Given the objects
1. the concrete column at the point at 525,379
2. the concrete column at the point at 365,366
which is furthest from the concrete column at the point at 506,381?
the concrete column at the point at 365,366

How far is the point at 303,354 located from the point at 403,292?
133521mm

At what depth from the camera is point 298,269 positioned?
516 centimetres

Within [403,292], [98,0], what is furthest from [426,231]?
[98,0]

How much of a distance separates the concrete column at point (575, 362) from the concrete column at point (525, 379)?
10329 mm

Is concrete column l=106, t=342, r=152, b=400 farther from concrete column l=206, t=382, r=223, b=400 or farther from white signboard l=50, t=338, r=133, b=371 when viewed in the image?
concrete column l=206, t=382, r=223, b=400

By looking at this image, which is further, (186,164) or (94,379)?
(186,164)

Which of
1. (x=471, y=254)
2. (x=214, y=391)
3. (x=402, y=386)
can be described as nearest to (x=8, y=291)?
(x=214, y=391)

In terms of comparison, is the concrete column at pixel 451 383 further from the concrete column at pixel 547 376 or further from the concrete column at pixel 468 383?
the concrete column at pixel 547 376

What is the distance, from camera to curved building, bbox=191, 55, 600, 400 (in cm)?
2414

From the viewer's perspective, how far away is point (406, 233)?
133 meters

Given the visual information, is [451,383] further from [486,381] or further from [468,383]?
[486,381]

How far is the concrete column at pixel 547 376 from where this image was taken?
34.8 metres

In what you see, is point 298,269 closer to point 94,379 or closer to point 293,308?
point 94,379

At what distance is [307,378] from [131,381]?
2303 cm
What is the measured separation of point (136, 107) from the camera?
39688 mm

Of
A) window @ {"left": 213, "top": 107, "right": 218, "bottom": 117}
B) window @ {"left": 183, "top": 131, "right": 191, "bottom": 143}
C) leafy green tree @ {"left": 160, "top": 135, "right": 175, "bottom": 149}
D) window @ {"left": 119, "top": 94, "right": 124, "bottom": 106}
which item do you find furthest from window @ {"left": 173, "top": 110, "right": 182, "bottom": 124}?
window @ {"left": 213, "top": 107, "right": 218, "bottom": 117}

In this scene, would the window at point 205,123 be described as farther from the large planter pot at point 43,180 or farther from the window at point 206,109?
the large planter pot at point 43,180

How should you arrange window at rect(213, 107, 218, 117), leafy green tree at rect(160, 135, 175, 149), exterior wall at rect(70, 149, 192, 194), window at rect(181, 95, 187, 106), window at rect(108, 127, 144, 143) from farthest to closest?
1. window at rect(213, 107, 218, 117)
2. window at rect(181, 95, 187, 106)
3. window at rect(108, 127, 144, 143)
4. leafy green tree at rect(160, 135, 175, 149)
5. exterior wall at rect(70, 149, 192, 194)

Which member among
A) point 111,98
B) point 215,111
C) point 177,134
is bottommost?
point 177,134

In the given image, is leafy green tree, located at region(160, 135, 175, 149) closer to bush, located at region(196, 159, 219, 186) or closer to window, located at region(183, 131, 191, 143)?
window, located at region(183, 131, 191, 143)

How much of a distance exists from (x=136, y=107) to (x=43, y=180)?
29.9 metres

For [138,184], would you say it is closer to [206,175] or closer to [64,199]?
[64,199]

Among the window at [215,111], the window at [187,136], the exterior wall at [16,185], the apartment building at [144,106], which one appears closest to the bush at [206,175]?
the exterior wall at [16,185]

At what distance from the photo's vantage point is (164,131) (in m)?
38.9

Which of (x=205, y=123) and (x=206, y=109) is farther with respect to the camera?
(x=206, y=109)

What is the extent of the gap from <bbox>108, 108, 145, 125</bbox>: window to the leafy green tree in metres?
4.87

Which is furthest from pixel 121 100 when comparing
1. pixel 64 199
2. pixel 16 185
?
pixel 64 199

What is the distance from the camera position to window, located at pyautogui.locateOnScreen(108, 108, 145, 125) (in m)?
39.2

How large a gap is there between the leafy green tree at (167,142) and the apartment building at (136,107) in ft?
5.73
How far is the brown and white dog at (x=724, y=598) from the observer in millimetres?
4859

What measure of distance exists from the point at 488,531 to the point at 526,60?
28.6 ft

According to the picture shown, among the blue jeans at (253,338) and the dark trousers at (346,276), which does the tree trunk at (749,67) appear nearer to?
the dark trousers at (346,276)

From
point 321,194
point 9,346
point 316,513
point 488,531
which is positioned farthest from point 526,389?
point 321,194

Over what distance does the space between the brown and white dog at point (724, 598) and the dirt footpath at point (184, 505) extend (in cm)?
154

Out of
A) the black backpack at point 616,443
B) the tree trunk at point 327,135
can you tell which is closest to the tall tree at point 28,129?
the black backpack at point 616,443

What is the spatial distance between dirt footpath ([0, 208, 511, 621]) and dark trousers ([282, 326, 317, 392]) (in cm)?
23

- **Work required**
Update all of the items above by replacing "white signboard" with "white billboard" and keeping every other word the same.

- **Answer to this task**
Given the objects
1. the concrete column at the point at 525,379
2. the concrete column at the point at 365,366
which is furthest from the concrete column at the point at 506,381?
the concrete column at the point at 365,366

How far is the point at 303,354 located from the point at 403,292?
133521mm

At what depth from the camera is point 298,269 positioned?
516 centimetres

Within [403,292], [98,0], what is furthest from [426,231]?
[98,0]

How much of a distance separates the concrete column at point (575, 362) from the concrete column at point (525, 379)?
10329 mm

Is concrete column l=106, t=342, r=152, b=400 farther from concrete column l=206, t=382, r=223, b=400 or farther from white billboard l=50, t=338, r=133, b=371 when viewed in the image?
concrete column l=206, t=382, r=223, b=400

By looking at this image, which is further, (186,164) or (94,379)?
(186,164)

Which of
1. (x=471, y=254)
2. (x=214, y=391)
3. (x=402, y=386)
can be described as nearest to (x=8, y=291)?
(x=214, y=391)

In terms of comparison, is the concrete column at pixel 451 383 further from the concrete column at pixel 547 376 or further from the concrete column at pixel 468 383?
the concrete column at pixel 547 376

What is the distance, from camera to curved building, bbox=191, 55, 600, 400 (in cm)?
2414

From the viewer's perspective, how far away is point (406, 233)?
133 meters

Given the visual information, is [451,383] further from [486,381] or further from [468,383]?
[486,381]

How far is the concrete column at pixel 547 376 from where this image was taken?
34.8 metres

In what you see, is point 298,269 closer to point 94,379 or closer to point 293,308?
point 94,379

At what distance is [307,378] from [131,381]?
2303 cm
What is the measured separation of point (136, 107) from the camera?
39688 mm

Of
A) window @ {"left": 213, "top": 107, "right": 218, "bottom": 117}
B) window @ {"left": 183, "top": 131, "right": 191, "bottom": 143}
C) leafy green tree @ {"left": 160, "top": 135, "right": 175, "bottom": 149}
D) window @ {"left": 119, "top": 94, "right": 124, "bottom": 106}
which item do you find furthest from window @ {"left": 173, "top": 110, "right": 182, "bottom": 124}?
window @ {"left": 213, "top": 107, "right": 218, "bottom": 117}

In this scene, would the window at point 205,123 be described as farther from the large planter pot at point 43,180 or farther from the window at point 206,109?
the large planter pot at point 43,180

How should you arrange window at rect(213, 107, 218, 117), leafy green tree at rect(160, 135, 175, 149), exterior wall at rect(70, 149, 192, 194), window at rect(181, 95, 187, 106), window at rect(108, 127, 144, 143) from farthest to closest?
1. window at rect(213, 107, 218, 117)
2. window at rect(181, 95, 187, 106)
3. window at rect(108, 127, 144, 143)
4. leafy green tree at rect(160, 135, 175, 149)
5. exterior wall at rect(70, 149, 192, 194)

Which member among
A) point 111,98
B) point 215,111
C) point 177,134
is bottommost?
point 177,134

In the given image, is leafy green tree, located at region(160, 135, 175, 149) closer to bush, located at region(196, 159, 219, 186) or closer to window, located at region(183, 131, 191, 143)?
window, located at region(183, 131, 191, 143)

How much of a distance exists from (x=136, y=107) to (x=43, y=180)?
29.9 metres

For [138,184], would you say it is closer to [206,175] or closer to [64,199]?
[64,199]

Among the window at [215,111], the window at [187,136], the exterior wall at [16,185], the apartment building at [144,106], which one appears closest to the bush at [206,175]?
the exterior wall at [16,185]

At what distance from the photo's vantage point is (164,131) (in m)?
38.9

Which of (x=205, y=123) and (x=206, y=109) is farther with respect to the camera?
(x=206, y=109)

What is the extent of the gap from <bbox>108, 108, 145, 125</bbox>: window to the leafy green tree in metres?
4.87

Which is furthest from pixel 121 100 when comparing
1. pixel 64 199
2. pixel 16 185
?
pixel 64 199

What is the distance from the camera position to window, located at pyautogui.locateOnScreen(108, 108, 145, 125) (in m)?
39.2

How large a gap is there between the leafy green tree at (167,142) and the apartment building at (136,107) in ft?
5.73
How far is the brown and white dog at (x=724, y=598) from the observer in millimetres?
4859

What measure of distance exists from the point at 488,531 to the point at 526,60?
28.6 ft

According to the picture shown, among the blue jeans at (253,338) and the dark trousers at (346,276), which does the tree trunk at (749,67) appear nearer to?
the dark trousers at (346,276)

From
point 321,194
point 9,346
point 316,513
point 488,531
which is positioned farthest from point 526,389?
point 321,194

Over what distance does the space between the brown and white dog at point (724, 598) and the dirt footpath at point (184, 505) extend (in cm)?
154

Out of
A) the black backpack at point 616,443
B) the tree trunk at point 327,135
can you tell which is closest to the tall tree at point 28,129?
the black backpack at point 616,443

What is the spatial distance between dirt footpath ([0, 208, 511, 621]) and dark trousers ([282, 326, 317, 392]) (in cm)?
23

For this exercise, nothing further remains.